Writer/director Paul Thomas Anderson has been on such a long, productive run (“Boogie Nights,” “Magnolia,” “There Will Be Blood,” “The Master”) that it was inevitable he’d mess up one day.
While you can’t categorize “Inherent Vice” as an outright disaster, it spends an awful lot of time going nowhere in particular. Mostly it spreads around lots of stoner whimsey while wasting the efforts of a terrific cast.
It’s overlong, underpopulated with anything like real characterizations and — perhaps most frustrating of all — it’s a mystery yarn so uninvolving that 10 minutes after seeing it I could no longer recall who dunnit…or what they done.
Critics describe Inherent Vice as the most reader friendly of Thomas Pynchon’s dense, hallucinogenic novels.
As compared to what? A trigonometry textbook?
It’s a riff on the classic L.A. detective yarn, set in the late 1960s and offering as our private eye protagonist a ganja-addled, sandal-wearing doofus.
“Doc” Sportello (Joaquin Phoenix, sleepy-eyed and moving at half speed) is a beach-dwelling sleuth with offices in a free health clinic. He’s visited one night by his former girlfriend, Shasta (Katherine Waterston), a one-time flower-power love bunny who is now the mistress of the ruthless Wolfmann (Eric Roberts), L.A.’s most celebrated real estate developer.
Shasta tearfully asks Doc’s help in stopping a conspiracy by Wolfmann’s wife and her lover to have him committed to a mental institution. Doc — who for all his pharmaceutical excesses works to maintain his integrity — assents for old time’s sake.
But then both Wolfmann and Shasta go missing, and Doc finds himself dealing with coke-snorting dentist Rudy Blatnoyd (Martin Short), killer Adrian Prussia (Peter McRobbie), and a sax-playing junkie (Owen Wilson) who was declared dead but is now back among the living. Not to mention the Golden Fang, a vast drug-smuggling cartel.
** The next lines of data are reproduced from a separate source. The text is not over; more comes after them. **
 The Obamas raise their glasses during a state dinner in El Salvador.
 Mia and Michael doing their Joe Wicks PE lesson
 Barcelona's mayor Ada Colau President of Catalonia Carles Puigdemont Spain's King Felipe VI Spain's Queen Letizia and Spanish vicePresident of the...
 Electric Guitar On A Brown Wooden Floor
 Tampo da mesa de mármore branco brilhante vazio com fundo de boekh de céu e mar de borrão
Periodically Doc crosses paths with his longtime nemesis “Bigfoot” Bjornson (a movie-stealing Josh Brolin), a thick-necked, flat-topped LA police detective who hates hippies and never wastes an opportunity to violate a civil right. Bigfoot spends much of his time fellating a frozen chocolate-dipped banana.
Our man also hobnobs with his lawyer (Benicio del Toro) and his current squeeze, a junior D.A. (Reese Witherspoon).
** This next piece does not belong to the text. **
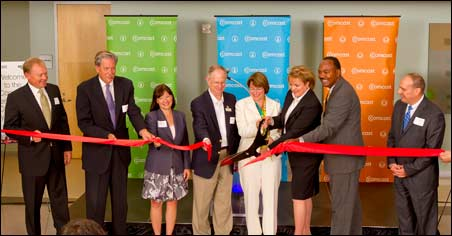Comcast executives and local and state government officials celebrated the opening of a new Comcast call center in Minnetonka.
Some individual scenes in “Inherent Vice” are mildly diverting, with a sort of off-kilter “Big Lebowski” goofiness. Alas, it doesn’t last.
The recreation of Sixties’ Los Angeles is practically documentary, from Doc’s world-class muttonchop whiskers to his lime-green telephone and costuming choices that instantly identify characters as part of the dropout or square worlds.
The soundtrack is heavy on trippy, acid-inspired doodling.
But Anderson has given us a meandering, shaggy-dog story that never grabs our interest and which simply dribbles away beneath a cloud of cannibis smoke.